Grover was referring to Micky Malka of Ribbit Capital, Harshjit Sethi of Sequoia, Teruhide Sato of Beenext, Rahul Vijay Kishore of Coatue, and Deven Parekh of Insight Partners.


Ribbit Capital owns 11 per cent of shareholding in the company, Beenext holds 9.6 per cent, Sequoia 19.6 per cent, Coatue 12.4 per cent, according to data from Tracxn. Insight Partners holds around 10 per cent of the company, according to media reports.


Grover has resigned amid a tussle in the company where Grover has found himself on the opposite side of the Board, key in the company and his co-founders.


Meanwhile, the Singapore International Arbitration Centre (SIAC) has refused to grant emergency relief to Grover from a governance review being conducted by the company, according to sources.

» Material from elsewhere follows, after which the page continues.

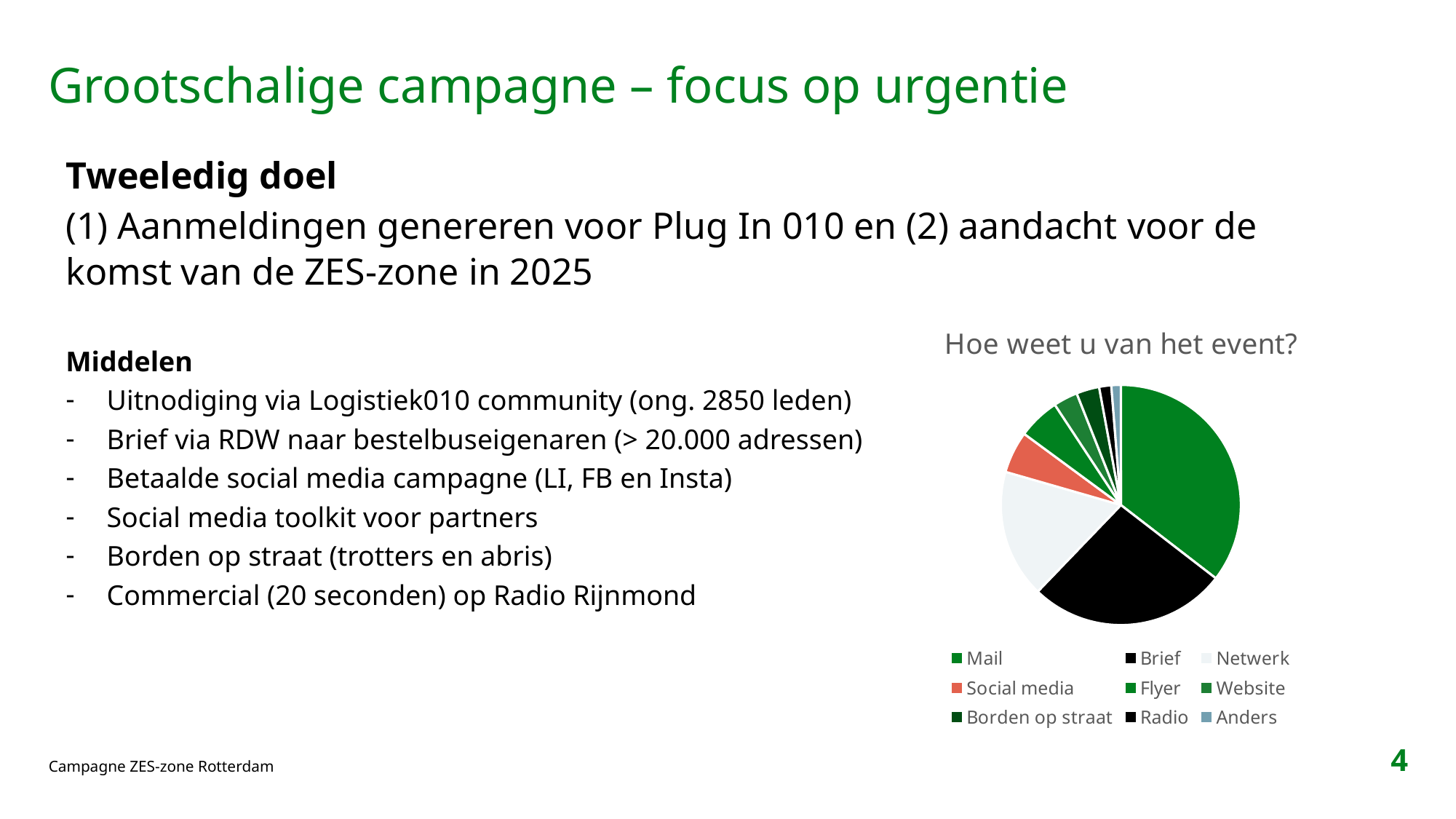
Which slice is larger in the pie chart, Mail or Social media? Mail Which category is shown in red/orange in the pie chart? Social media Which slice is larger in the pie chart, Brief or Netwerk? Brief Which slice is larger in the pie chart, Netwerk or Social media? Netwerk What kind of chart is shown on the slide? pie chart What is the title of the pie chart? Hoe weet u van het event? Which category has the largest slice in the pie chart? Mail How many categories does the legend of the pie chart list? 9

Earlier this month, he had filed an arbitration plea earlier this month to stop a probe into alleged financial mismanagement in the company. The MD, who went on leave last month till March-end, is also said to be seeking indemnity against future action by the company through the plea.


The company and Grover are also reportedly in talks to settle the matter by buying out the latter’s stake in the unicorn. Grover’s stake of 9.5 per cent in the company was worth Rs 1,915 crore based on the last funding round in August, when was valued at $2.8 billion.